In the listing below, locate the line with "JM HealthySoils Sept17-Aug13" and the line with "Carte du Calaisis, on y prend goût", then output both and everything between them exactly, minus any pictures.

## Supplied records:
# # # # #
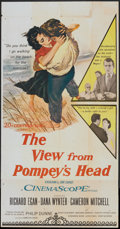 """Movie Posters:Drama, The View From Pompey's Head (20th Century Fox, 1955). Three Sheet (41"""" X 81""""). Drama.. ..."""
# # # # #
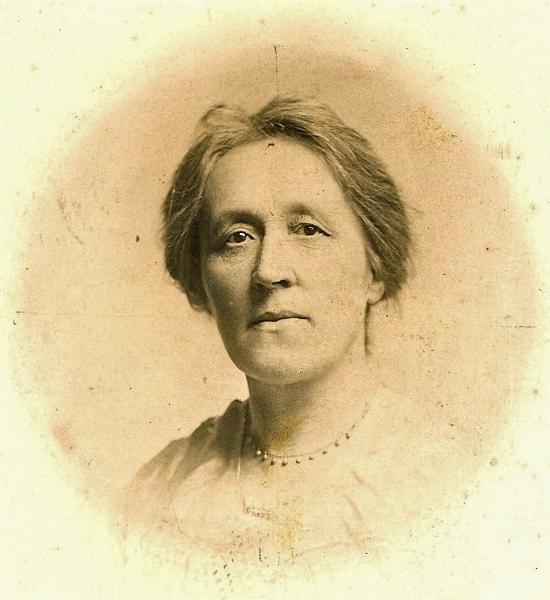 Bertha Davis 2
# # # # #
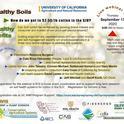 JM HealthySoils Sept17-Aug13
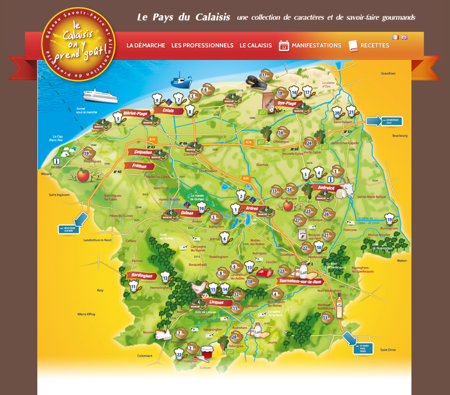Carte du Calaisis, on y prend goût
# # # # #
## Answer box:
 JM HealthySoils Sept17-Aug13
Carte du Calaisis, on y prend goût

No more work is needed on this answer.